## Esercizi:
1. Nel testo sulle prove vestibolari, quanti passi in avanti e quanti all'indietro deve compiere il soggetto nella prova della marcia a stella?
2. Prosegui il testo sulle prove vestibolari partendo dopo l'ultima frase.

Si rileva la direzione del cammino notando la tendenza a deviare verso uno dei
due lati o in direzione sagittale o frontale sia ad occhi aperti che chiusi.
Prova
della marcia a stella. Il soggetto deve compiere ad occhi chiusi 3 passi avanti
e 3 indietro; in caso di lesione vestibolare si ha deviazione verso il labirinto
deficitario nella marcia in avanti e verso il lato opposto nella marcia a
ritroso venendosi così a determinare, proseguendo la prova, un tracciato di
marcia simile ad una stella.
Prova
degli indici protesi. I1 soggetto è seduto con gli arti superiori protesi, gli
indici puntati e gli occhi chiusi, l'esaminatore è seduto di fronte e
contrappone i suoi indici a quelli del paziente, in caso di malattia vestibolare
si verificano deviazioni in direzione orizzontale o verticale.
Prova
dell'indicazione o di Barany.Il paziente e l'esaminatore si trovano nella stessa
posizione della prova degli indici protesi.I1 paziente ad occhi chiusi deve
compiere con gli arti movimenti alterni verso l'alto, verso il basso e
orizzontalmente a destra e a sinistra; nelle alterazioni vestibolari si
osservano deviazione sul piano orizzontale e sagittale.

## I dati:
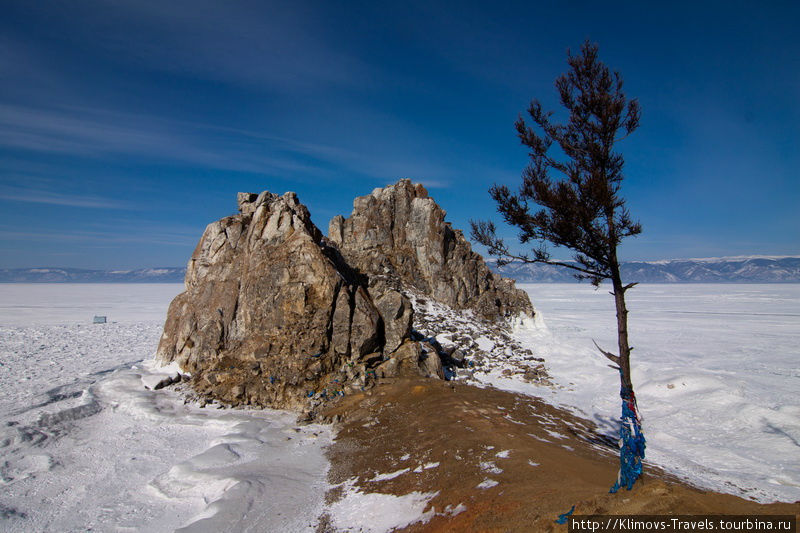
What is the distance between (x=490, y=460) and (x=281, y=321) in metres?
9.59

## Esercizi svolti:
1. Tre passi in avanti e tre all'indietro.

2.
Manovra
di Dix e Hallpike. L'esaminatore, tenendo con la mano destra la testa del
paziente, lo fa passare rapidamente dalla posizione eretta a quella supina, con
testa iperestesa e ruotata da un lato. La manovra si ripete due volte con il
lato destro e sinistro mantenendo le posizioni raggiunte per almeno 30 sec. In
caso di positività della prova compare nistagmo a cui quasi sempre si associa
una vertigine oggettiva intensa, spesso con nausea. Tale manovra è utile nella
diagnosi di cupololitiasi.
In
una percentuale di casi alle prove cliniche devono essere affiancate prove
strumentali per una più certa e corretta definizione del sintomo.
Prova
rotatoria. Il paziente è posto su una sedia girevole e con una graduata
accelerazione o decelerazione angolare vengono stimolati i due canali
semicircolari, in genere quelli laterali. Si valutano i sintomi post-rotatori,
per cui, ad esempio, al termine della rotazione in senso antiorario si saggia il
canale semicircolare destro con deviazione lenta degli occhi verso sinistra.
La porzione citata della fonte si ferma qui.